Jan Siebelink: De overkant van de rivier



Een roman over de 'aaneenschakeling der dingen'

 Het geloof der vaderen
In onze vaderlandse literatuur is de confrontatie met 'het geloof der vaderen' een regelmatig opduikend thema. Ook in de jongste roman van Jan Siebelink komt dit thema volop aan bod. Toch kent dit thema bij hem een opmerkelijke variant.Want in tegenstelling tot voorgangers, zoals Wolkers en ! 't Hart, is er hier niet zozeer sprake van verzet en afwijzing van het orthodoxe erfgoed, maar meer van een verrassende integratie.

GEGEVENS »
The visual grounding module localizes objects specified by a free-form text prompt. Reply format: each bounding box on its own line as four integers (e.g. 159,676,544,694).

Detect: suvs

DOEL » Schrijf alsjeblieft uit de brontekst over De overkant van de rivier het deel van "Jan Siebelink: De" tot en met "een verrassende integratie." letterlijk over.

ANTWOORD »
Jan Siebelink: De overkant van de rivier



Een roman over de 'aaneenschakeling der dingen'

 Het geloof der vaderen
In onze vaderlandse literatuur is de confrontatie met 'het geloof der vaderen' een regelmatig opduikend thema. Ook in de jongste roman van Jan Siebelink komt dit thema volop aan bod. Toch kent dit thema bij hem een opmerkelijke variant.Want in tegenstelling tot voorgangers, zoals Wolkers en ! 't Hart, is er hier niet zozeer sprake van verzet en afwijzing van het orthodoxe erfgoed, maar meer van een verrassende integratie.